GitHub - jberet/intro-jberet: Introduction to batch processing with WildFly and JBeret

Overview

This sample application demonstrates the basic Java batch processing in WildFly Jakarta EE and OpenShift cloud environment. This application follows the standard batch programming model as defined in JSR 352 (Batch Applications for the Java Platform). Project JBeret implements this specification and additional features to provide batch processing capability in Java SE, WildFly, and JBoss EAP.

Batch Job Definition

The batch job used in this application is defined in csv2db.xml. The batch job performs the following:

creates the output table (MOVIES) in Postgresql database, if not exist;
delete all rows from table MOVIES, to avoid any conflict between repeated runs;
reads movies data from online resource via csvItemReader, component from jberet-support library;
each movie is converted into java.util.Map object and returned from csvItemReader;
after 10 (default item-count in csv2db.xml) movie objects have been read, jdbcItemWriter (another component from jberet-support library) writes them to Postgresql database.

Reader Configuration

csvItemReader is configured with the following batch properties:

resource: the CSV resource to read
beanType: the java type of the object from reading a single row of data
nameMapping: the object field or map keys corresponding to each column of CSV data
cellProcessors: data formatting rules for when reading each column of CSV data

See csvItemReader for details.

Writer Configuration

jdbcItemWriter is configured with the following batch properties:

url: connection URL to connect to Postgresql database server
- the host part defaults to postgresql
- the database name part defaults to sampledb
user: Postgresql db user name, defaults to jberet
password: Postgresql db user password, defaults to jberet
sql: the sql statement to insert a single date item to Postgresql
parameterNames: parameter names used in the above insert sql statement
parameterTypes: parameter types for the above parameter names
beanType: java type of each data item passed to this writer class

See jdbcItemWriter javadoc for details.

Build and Run locally with WildFly or JBoss EAP

To clean, build and package the application into a WAR file `intro-jberet.war`

mvn clean install

And make sure WildFly and Postgresql database server are already running.
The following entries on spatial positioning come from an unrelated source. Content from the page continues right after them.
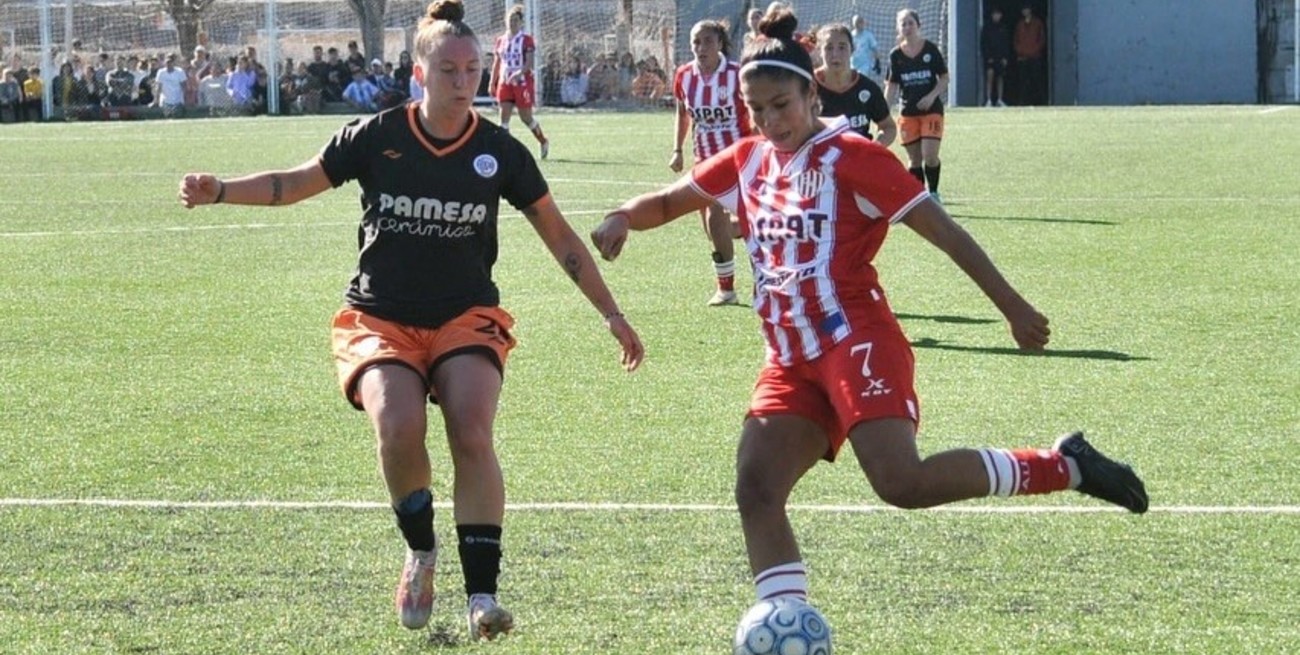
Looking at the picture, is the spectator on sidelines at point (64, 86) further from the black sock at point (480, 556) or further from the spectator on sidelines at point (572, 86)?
the black sock at point (480, 556)

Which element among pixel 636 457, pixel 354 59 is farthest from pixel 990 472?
pixel 354 59

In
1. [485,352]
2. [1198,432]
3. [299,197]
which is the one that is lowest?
[1198,432]

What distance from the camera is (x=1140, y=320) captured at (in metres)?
12.6

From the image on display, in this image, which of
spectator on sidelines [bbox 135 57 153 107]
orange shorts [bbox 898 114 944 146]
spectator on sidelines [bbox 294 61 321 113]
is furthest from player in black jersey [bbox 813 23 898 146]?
spectator on sidelines [bbox 135 57 153 107]

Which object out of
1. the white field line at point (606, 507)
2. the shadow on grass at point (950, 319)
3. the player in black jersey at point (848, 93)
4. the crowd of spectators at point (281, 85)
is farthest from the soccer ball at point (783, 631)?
the crowd of spectators at point (281, 85)

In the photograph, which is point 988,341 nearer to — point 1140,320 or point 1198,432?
point 1140,320

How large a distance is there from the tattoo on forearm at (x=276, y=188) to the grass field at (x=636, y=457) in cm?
120

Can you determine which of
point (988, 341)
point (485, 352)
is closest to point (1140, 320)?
point (988, 341)

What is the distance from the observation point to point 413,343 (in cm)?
621

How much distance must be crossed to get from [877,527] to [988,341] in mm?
5018

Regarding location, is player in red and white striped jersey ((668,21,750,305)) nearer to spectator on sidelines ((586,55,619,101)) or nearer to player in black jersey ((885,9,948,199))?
player in black jersey ((885,9,948,199))

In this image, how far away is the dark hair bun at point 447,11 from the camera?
20.9 feet

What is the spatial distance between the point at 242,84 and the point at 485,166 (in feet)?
145

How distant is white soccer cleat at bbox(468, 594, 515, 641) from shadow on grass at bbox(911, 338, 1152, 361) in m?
5.69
To deploy the application WAR file to WildFly:

$JBOSS_HOME/bin/jboss-cli.sh -c "deploy --force target/intro-jberet.war"

To undeploy the application from WildFly:

$JBOSS_HOME/bin/jboss-cli.sh -c "undeploy intro-jberet.war"

To test that the application has been deployed and ready, check the following URL:

curl http://localhost:8080/intro-jberet/

It should return the simple index.html file with the body content: Welcome to project JBeret!

To start running the `csv2db.xml` job:

If all Postgresql db connection params are the same as defaults used in csv2db.xml:

curl -X POST -H 'Content-Type:application/json' 'http://localhost:8080/intro-jberet/api/jobs/csv2db/start'

If db.host, db.name, db.user, or db.password is different from the defaults, then specify them as query params:

curl -X POST -H 'Content-Type:application/json' 'http://localhost:8080/intro-jberet/api/jobs/csv2db/start?db.host=localhost'

Sample output from starting a job execution:

{
   "startTime":null,
   "endTime":null,
   "batchStatus":"STARTING",
   "exitStatus":null,
   "executionId":4,
   "href":"http://localhost:8080/intro-jberet/api/jobexecutions/4",
   "createTime":1506284588752,
   "lastUpdatedTime":1506284588752,
   "jobParameters":null,
   "jobName":"csv2db",
   "jobInstanceId":4
}

The start operation is async, and returns while the submitted job is being processed.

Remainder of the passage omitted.